Moreover, this patient was a candidate for liver transplantation (LT) since she was susceptible to developing hyperammonemia crisis for non-predictable common disorders. If female patients with OTCD who have had hyperammonemia crisis are going to be married and give birth, LT before pregnancy may be a treatment option because LT prevents recurrent hyperammonemia attacks and contributes to improved quality of life in patients with UCD[21-24].

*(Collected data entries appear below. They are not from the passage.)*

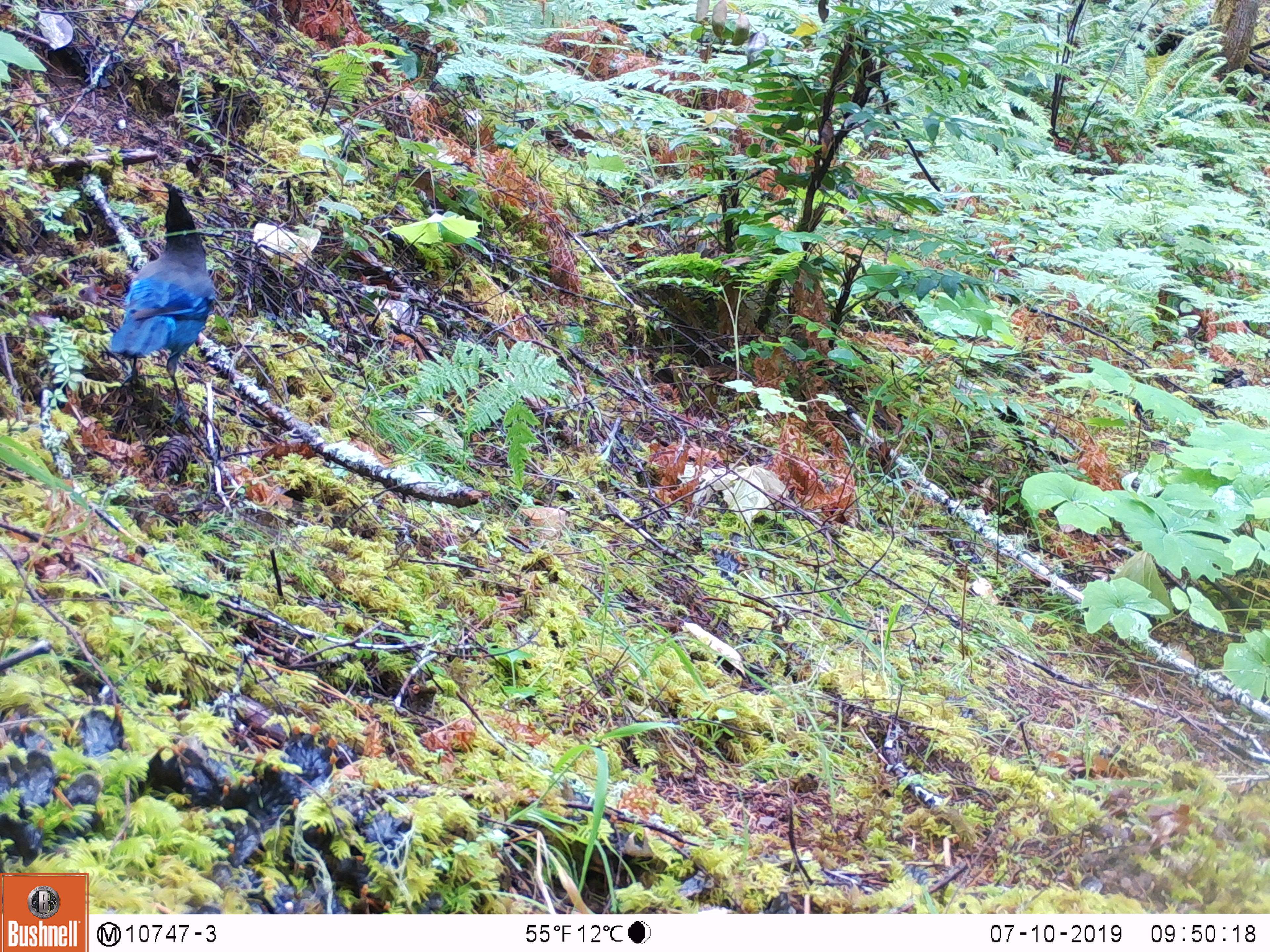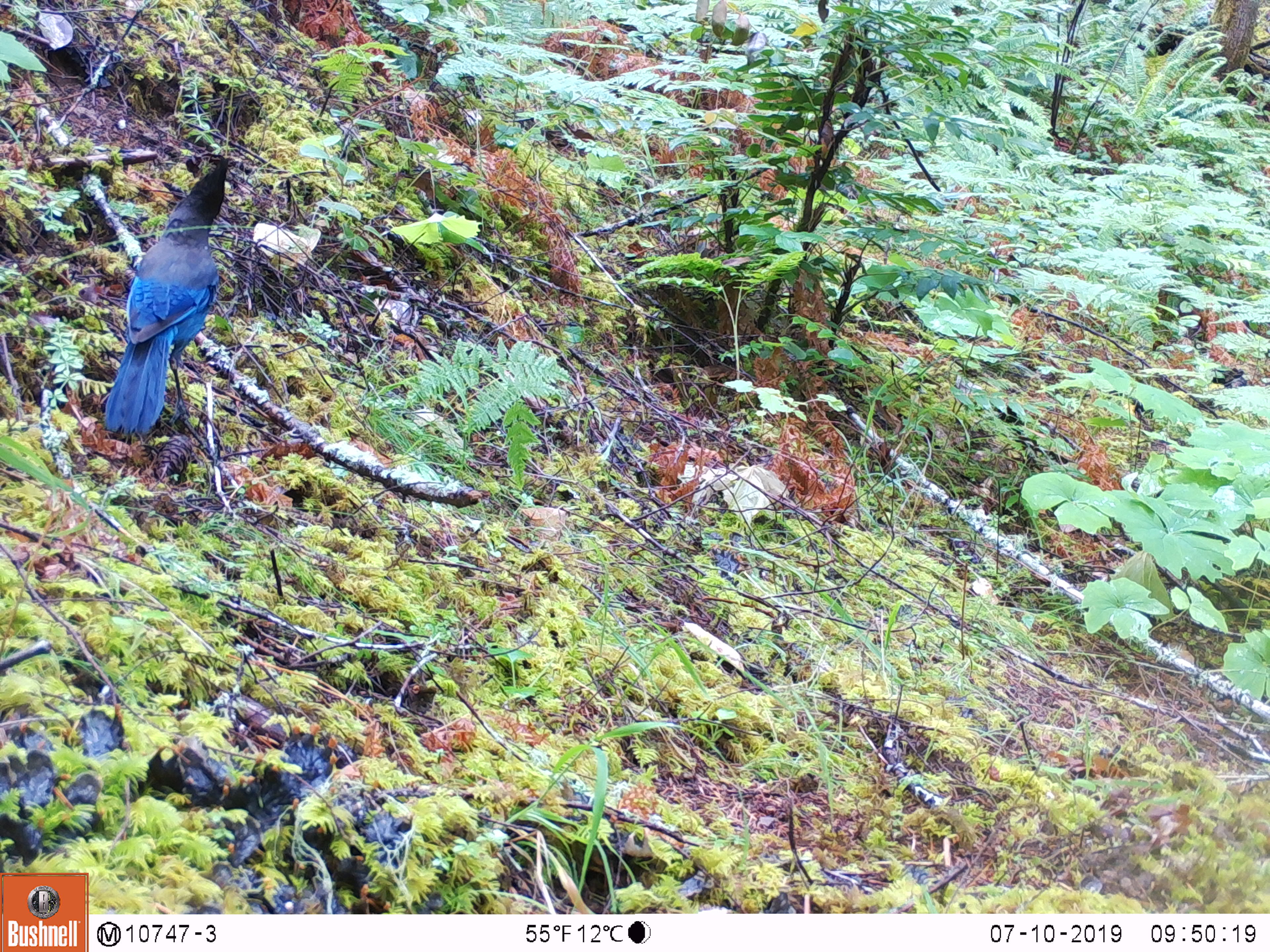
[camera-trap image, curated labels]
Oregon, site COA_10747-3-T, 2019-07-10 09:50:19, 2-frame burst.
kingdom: Animalia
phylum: Chordata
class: Aves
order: Passeriformes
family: Corvidae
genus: Cyanocitta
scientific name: Cyanocitta stelleri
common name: steller's jay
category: stellers jay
Stellers jay (steller's jay) (Cyanocitta stelleri).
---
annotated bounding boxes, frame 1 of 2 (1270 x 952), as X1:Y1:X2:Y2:
stellers jay: 110:183:220:399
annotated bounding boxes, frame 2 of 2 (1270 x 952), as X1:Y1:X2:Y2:
stellers jay: 97:157:234:439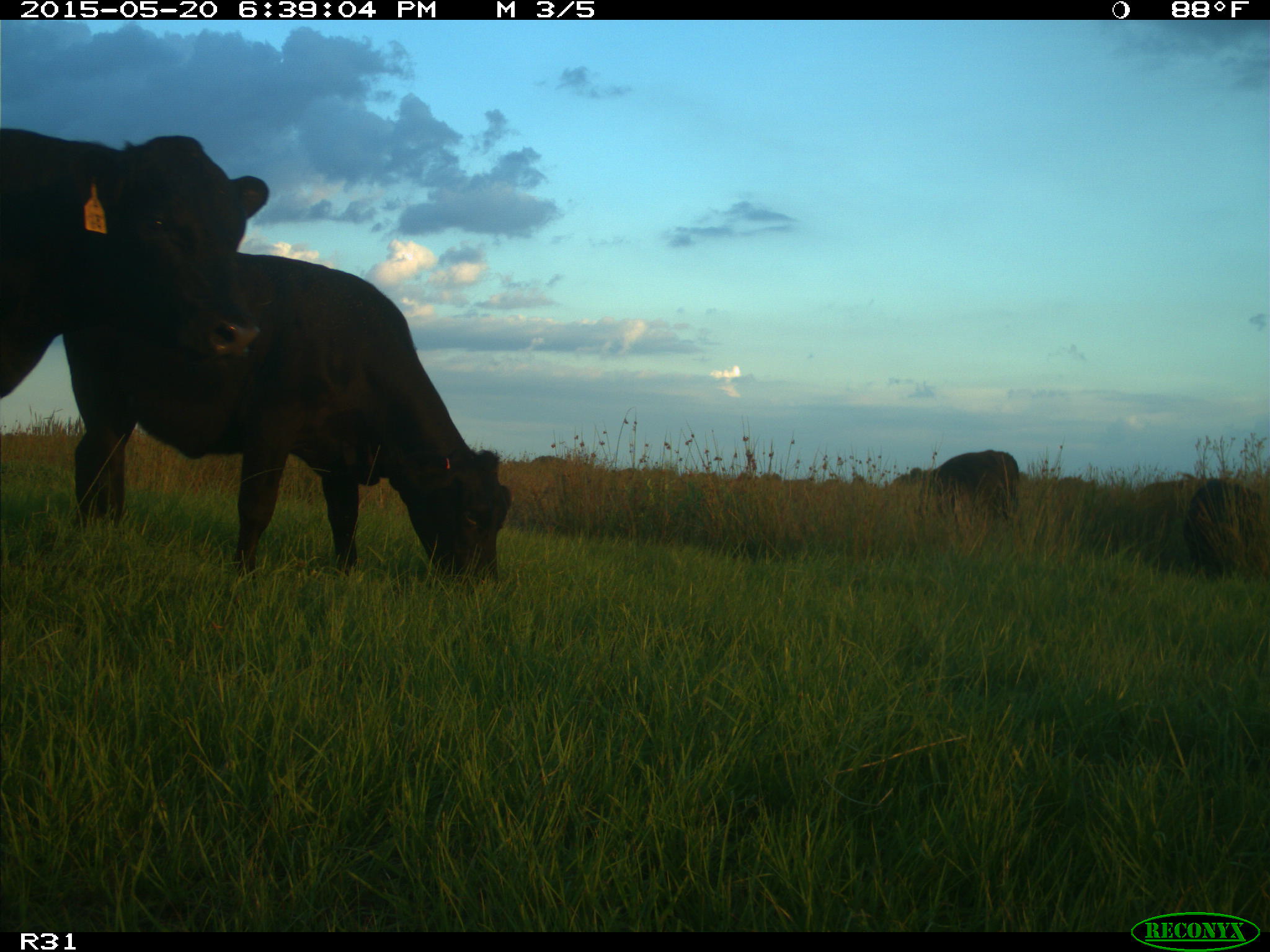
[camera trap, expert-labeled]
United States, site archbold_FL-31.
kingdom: Animalia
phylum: Chordata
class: Mammalia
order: Artiodactyla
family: Bovidae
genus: Bos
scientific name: Bos taurus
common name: domestic cow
Bos taurus (domestic cow).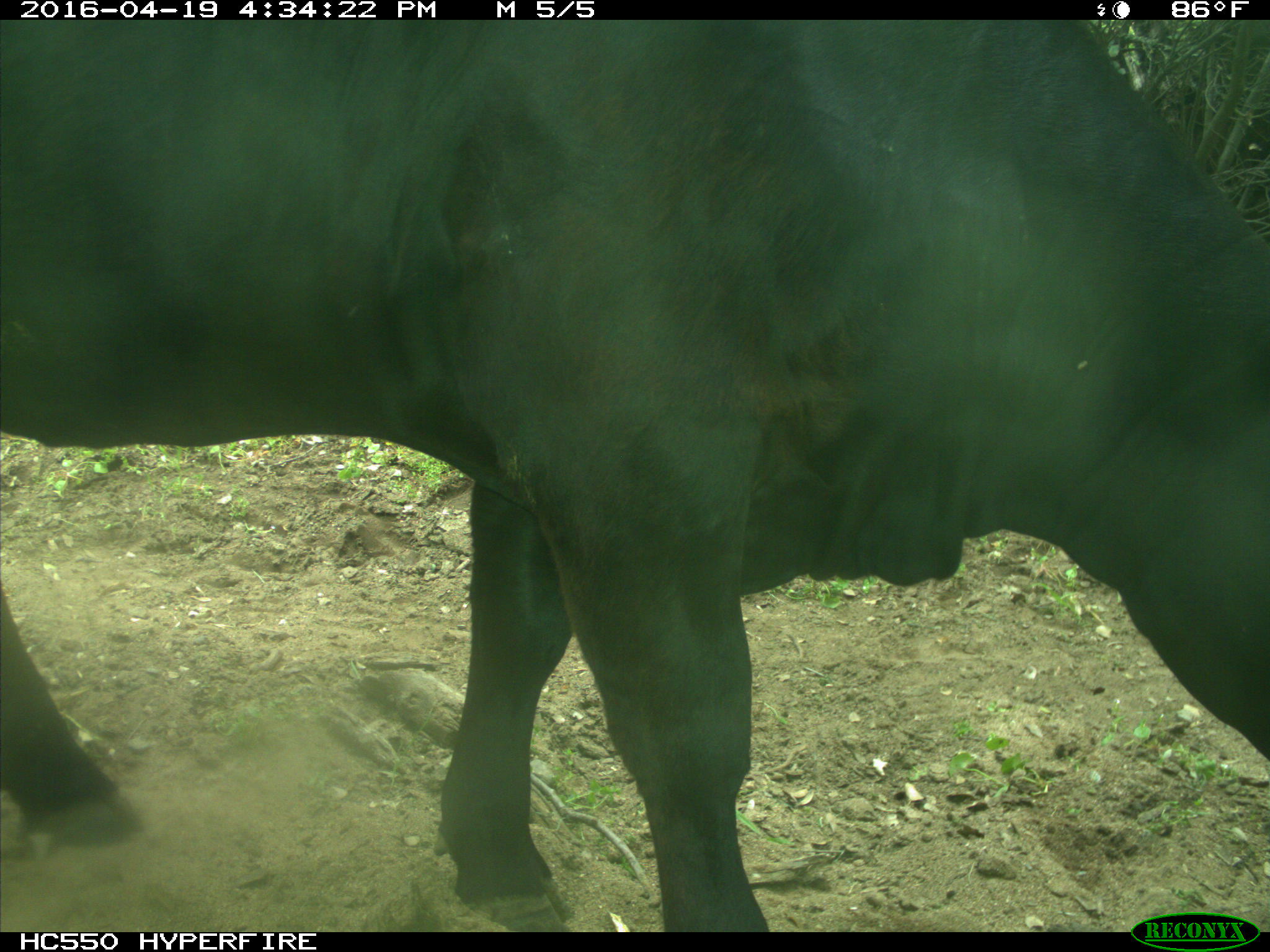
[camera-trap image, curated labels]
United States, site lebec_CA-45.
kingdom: Animalia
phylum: Chordata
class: Mammalia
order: Artiodactyla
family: Bovidae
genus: Bos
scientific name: Bos taurus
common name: domestic cow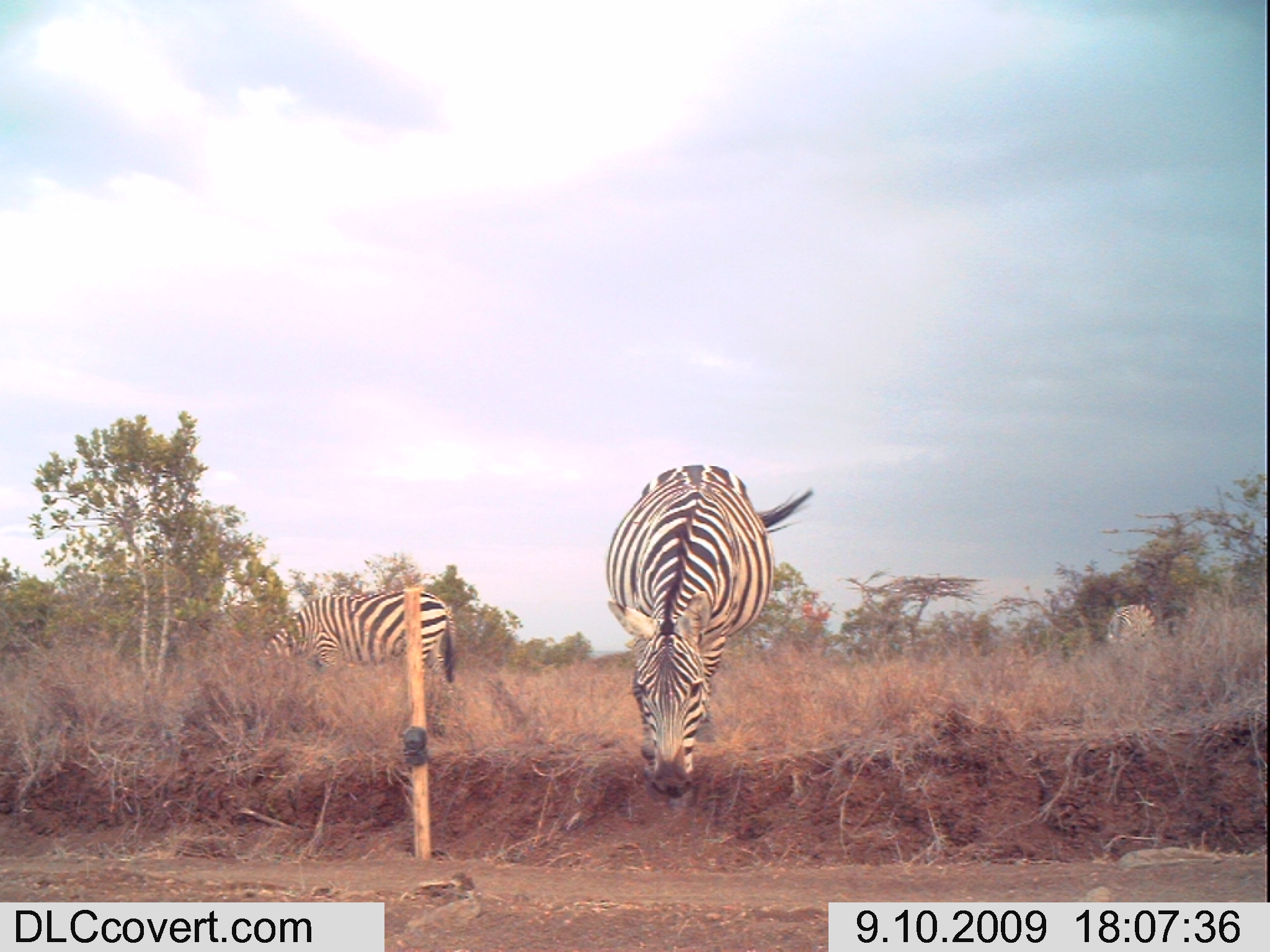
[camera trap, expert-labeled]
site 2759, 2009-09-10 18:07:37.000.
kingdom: Animalia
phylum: Chordata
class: Mammalia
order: Perissodactyla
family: Equidae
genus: Equus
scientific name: Equus quagga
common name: plains zebra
Equus quagga (plains zebra), count 3.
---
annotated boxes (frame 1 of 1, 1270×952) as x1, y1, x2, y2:
equus quagga: 605, 458, 818, 808; 262, 587, 458, 694; 1106, 603, 1157, 650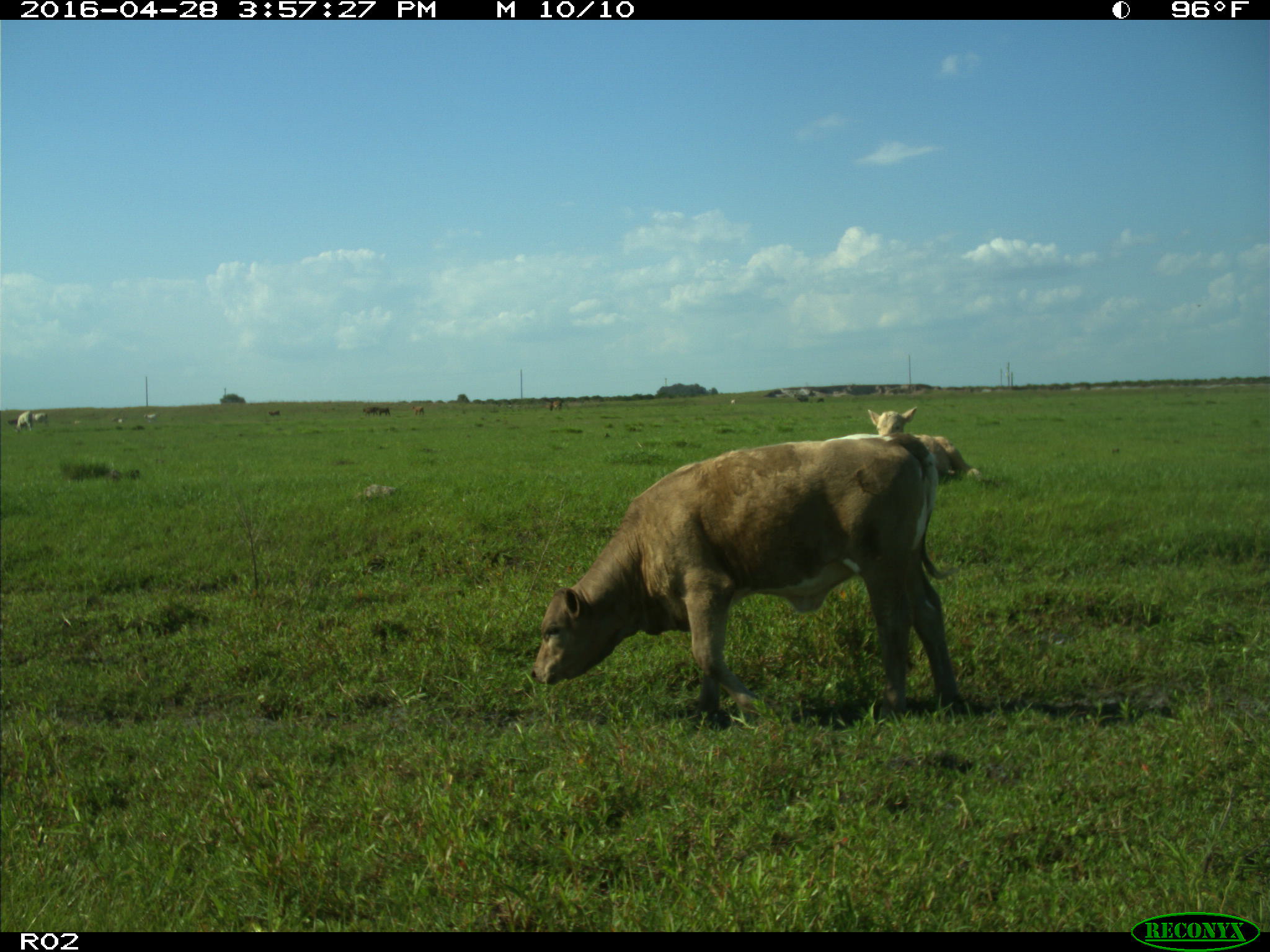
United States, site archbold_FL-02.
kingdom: Animalia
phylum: Chordata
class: Mammalia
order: Artiodactyla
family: Bovidae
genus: Bos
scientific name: Bos taurus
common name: domestic cow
Bos taurus (domestic cow).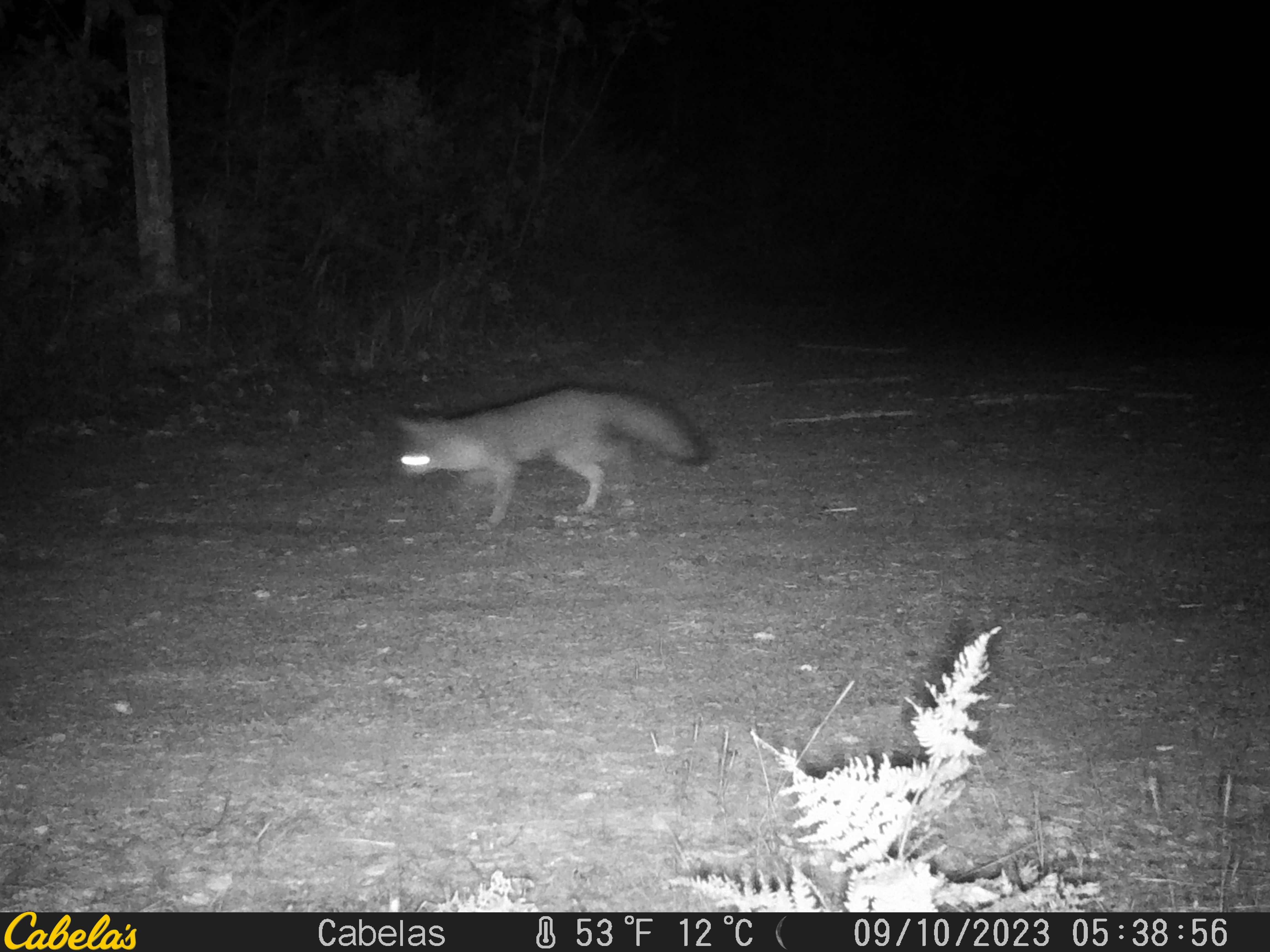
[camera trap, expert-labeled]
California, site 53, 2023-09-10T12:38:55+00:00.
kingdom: Animalia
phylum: Chordata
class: Mammalia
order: Carnivora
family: Canidae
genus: Urocyon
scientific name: Urocyon cinereoargenteus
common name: gray fox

In conclusion, we treated a female patient with late-onset OTCD, who developed hyperammonemia crisis after delivery. Hyperammonemia crisis after delivery in patients with OTCD is often fatal and difficult to predict. It is important to perform early intervention before hyperammonemia occurs in patients with OTCD or carriers after delivery. Once hyperammonemia crisis occurs following parturition, it is difficult to improve the metabolic state of the patient.

COMMENTS

Case characteristics

Hyperammonemia crisis with hepatic coma after delivery.

Clinical diagnosis

Hyperammonemia crisis with hepatic coma.

Differential diagnosis

Carbamoyl-phosphate synthetase 1 deficiency, arginosuccinate synthetase deficiency, arginosuccinate lyase deficiency and arginase 1 deficiency were considered to be a differential diagnosis.

Laboratory diagnosis

Increased blood glutamine and urinary orotic acid levels as well as impaired liver ornithine transcarbamylase enzyme activity.

Imaging diagnosis

Atrophy of the bilateral frontal and temporal lobe, as indicated by brain magnetic resonance imaging.

Treatment

Arginine, citrulline, sodium benzoate, sodium phenylbutyrate, and hemodialysis.

Related reports

A peak ammonia concentration less than 180 μmol/L was shown to be a marker of a good neurodevelopmental prognosis, and a peak ammonia concentration of more than 360 μmol/L was a marker of a bad prognosis.

Term explanation

UCDs: Urea cycle disorders; OTCD: Ornithine transcarbamylase deficiency; LT: Liver transplantation.

Experiences and lessons

It is important to perform early intervention before hyperammonemia occurs in patients with OTCD or carriers following parturition.

Peer-review

Hyperammonemia after delivery in a female patient with OTCD can be fatal. In this case report, authors have discussed the cause and treatment of hyperammonemia in a female patient with OTCD after delivery. This case indicates that it is important to perform early intervention before hyperammonemia occurs in patients with OTCD or carriers after delivery.